[Spatial question records]
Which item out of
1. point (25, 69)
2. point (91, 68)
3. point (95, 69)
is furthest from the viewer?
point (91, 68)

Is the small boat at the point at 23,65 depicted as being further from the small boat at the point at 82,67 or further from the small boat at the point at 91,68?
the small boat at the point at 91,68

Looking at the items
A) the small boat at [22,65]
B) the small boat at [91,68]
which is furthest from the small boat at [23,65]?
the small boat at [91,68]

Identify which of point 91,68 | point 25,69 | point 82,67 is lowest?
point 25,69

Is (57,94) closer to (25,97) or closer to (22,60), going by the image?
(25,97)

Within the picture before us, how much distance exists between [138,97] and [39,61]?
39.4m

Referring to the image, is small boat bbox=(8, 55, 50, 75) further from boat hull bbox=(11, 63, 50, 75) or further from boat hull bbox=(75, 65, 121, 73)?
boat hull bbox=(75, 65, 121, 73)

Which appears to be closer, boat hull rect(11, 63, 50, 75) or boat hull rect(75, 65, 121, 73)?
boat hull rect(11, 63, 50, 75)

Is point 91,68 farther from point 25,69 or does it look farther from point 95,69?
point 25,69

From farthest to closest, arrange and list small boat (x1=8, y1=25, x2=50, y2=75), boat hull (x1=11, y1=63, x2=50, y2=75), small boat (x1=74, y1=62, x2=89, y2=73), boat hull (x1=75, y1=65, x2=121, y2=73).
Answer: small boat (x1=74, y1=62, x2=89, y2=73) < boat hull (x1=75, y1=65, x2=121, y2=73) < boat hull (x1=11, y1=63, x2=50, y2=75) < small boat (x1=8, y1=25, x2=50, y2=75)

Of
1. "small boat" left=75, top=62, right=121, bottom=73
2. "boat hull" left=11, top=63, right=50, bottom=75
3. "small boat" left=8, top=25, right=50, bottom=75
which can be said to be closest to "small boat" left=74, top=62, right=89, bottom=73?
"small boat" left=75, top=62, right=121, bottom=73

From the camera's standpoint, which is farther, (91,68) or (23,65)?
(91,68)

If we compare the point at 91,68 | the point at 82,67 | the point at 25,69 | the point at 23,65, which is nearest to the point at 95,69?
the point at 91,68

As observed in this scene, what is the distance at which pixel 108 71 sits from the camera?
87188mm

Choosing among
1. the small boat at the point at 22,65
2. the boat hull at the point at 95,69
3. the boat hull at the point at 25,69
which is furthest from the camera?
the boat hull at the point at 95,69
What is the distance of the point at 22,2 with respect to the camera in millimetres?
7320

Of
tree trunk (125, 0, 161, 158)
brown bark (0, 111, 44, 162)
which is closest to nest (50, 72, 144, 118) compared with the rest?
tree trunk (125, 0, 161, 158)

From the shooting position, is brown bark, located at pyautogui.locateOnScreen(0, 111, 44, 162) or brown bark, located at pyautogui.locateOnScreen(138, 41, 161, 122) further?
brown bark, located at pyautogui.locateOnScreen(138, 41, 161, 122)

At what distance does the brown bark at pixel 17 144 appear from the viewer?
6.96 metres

▸ REQUIREMENT
Return the lines of the items exactly as they appear, starting at the line that contains "From farthest to" and ending at the line that contains "Answer: small boat".

▸ EXERCISE OUTPUT
From farthest to closest, arrange and list small boat (x1=8, y1=25, x2=50, y2=75), boat hull (x1=11, y1=63, x2=50, y2=75), small boat (x1=74, y1=62, x2=89, y2=73), boat hull (x1=75, y1=65, x2=121, y2=73).
Answer: small boat (x1=74, y1=62, x2=89, y2=73) < boat hull (x1=75, y1=65, x2=121, y2=73) < boat hull (x1=11, y1=63, x2=50, y2=75) < small boat (x1=8, y1=25, x2=50, y2=75)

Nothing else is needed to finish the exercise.